··· SOURCE TEXT

A decade ago, founding publisher and editor Bruce Jensen opened the January/February issue with some sobering figures in his Publisher's Report. He gets his figures from an SPC report called The State of Pacific Children. Every year, 19,000 children under age 5 die in the Pacific and 20 percent in that same age group are malnourished. That's health, but in education the report says that 40 percent of Pacific children fail to complete primary education and only 20 percent complete secondary. As he notes, all this despite massive aid infusions and direct subsidies to French and American territories.

······

Continue the passage about the Pacific children's health and education figures, picking up after its last sentence.

··· SOURCE MATERIAL

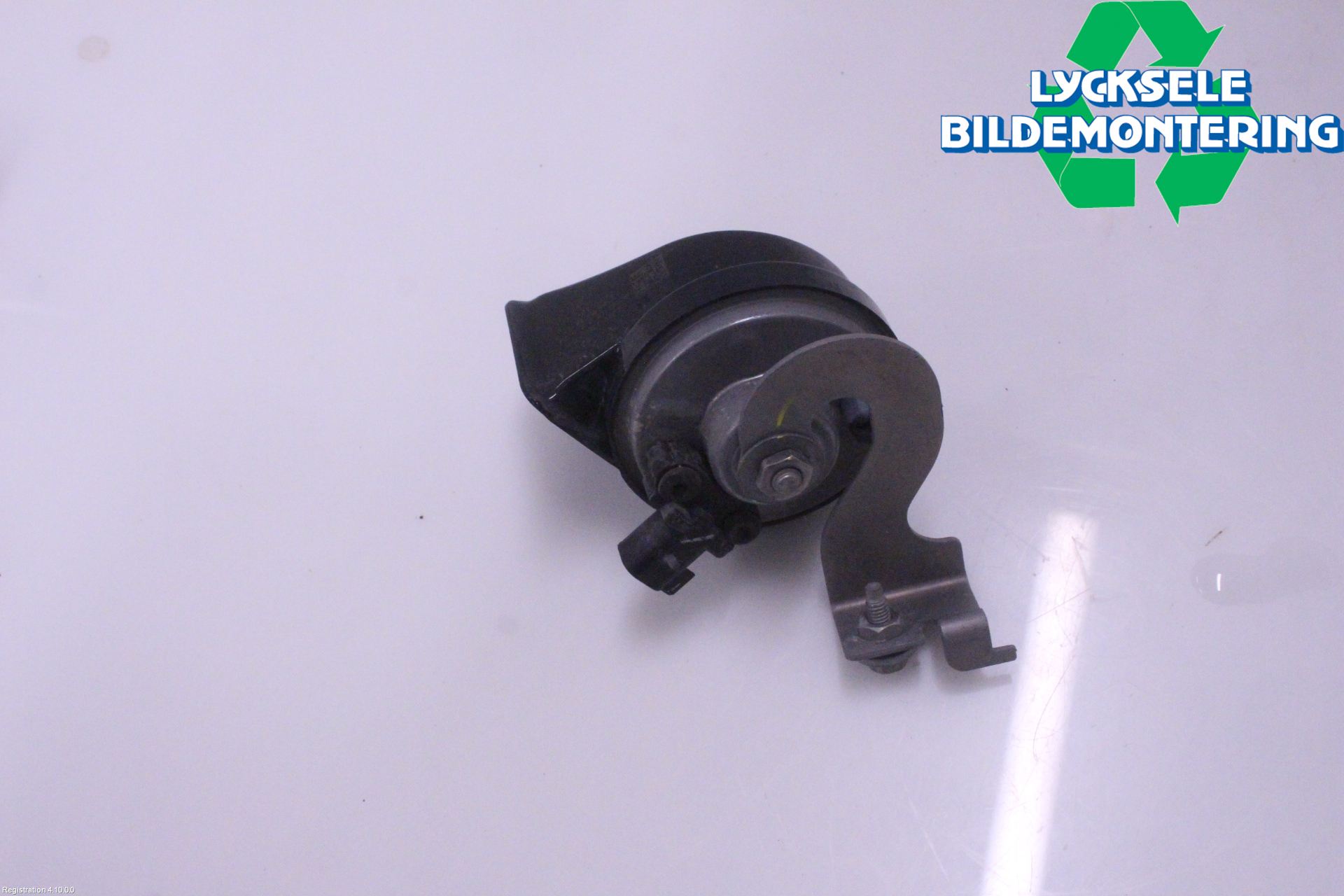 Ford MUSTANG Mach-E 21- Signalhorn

······
··· SOURCE MATERIAL

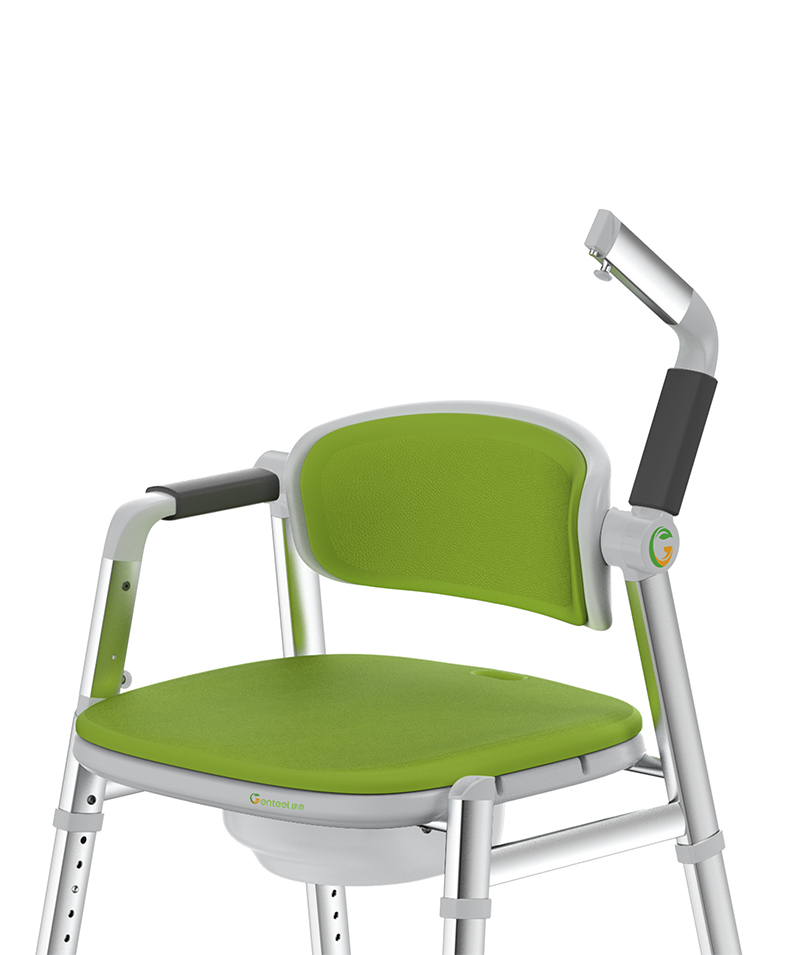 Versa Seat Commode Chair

······
··· SOURCE MATERIAL

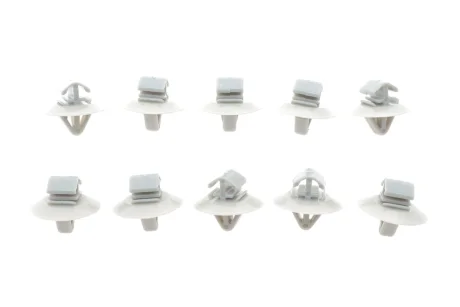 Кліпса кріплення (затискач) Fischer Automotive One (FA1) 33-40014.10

······

**EXERCISE OUTPUT**.
Fiji's Sitiveni Rabuka government had just fallen in November and, at last, Palauans approved the Compact with the U.S. by a margin of two to one. Clinton Administration assistant secretary of state for East Asian and Pacific Affairs Winston Lord-whose post is currently held by James Kelley-spoke to Island leaders at the Joint Commercial Commission at its inaugural meeting in Washington, D.C. Lord said he hoped for a "new Pacific community built on shared strength, shared prosperity and a shared commitment of democratic values." Great Britain announces its withdrawal from the South Pacific Commission, these days known as the Secretariat of the Pacific Community. Gaston Flosse, then as now president of French Polynesia, returned from Paris announcing new infusions of French money for the Territory. Plus ça change?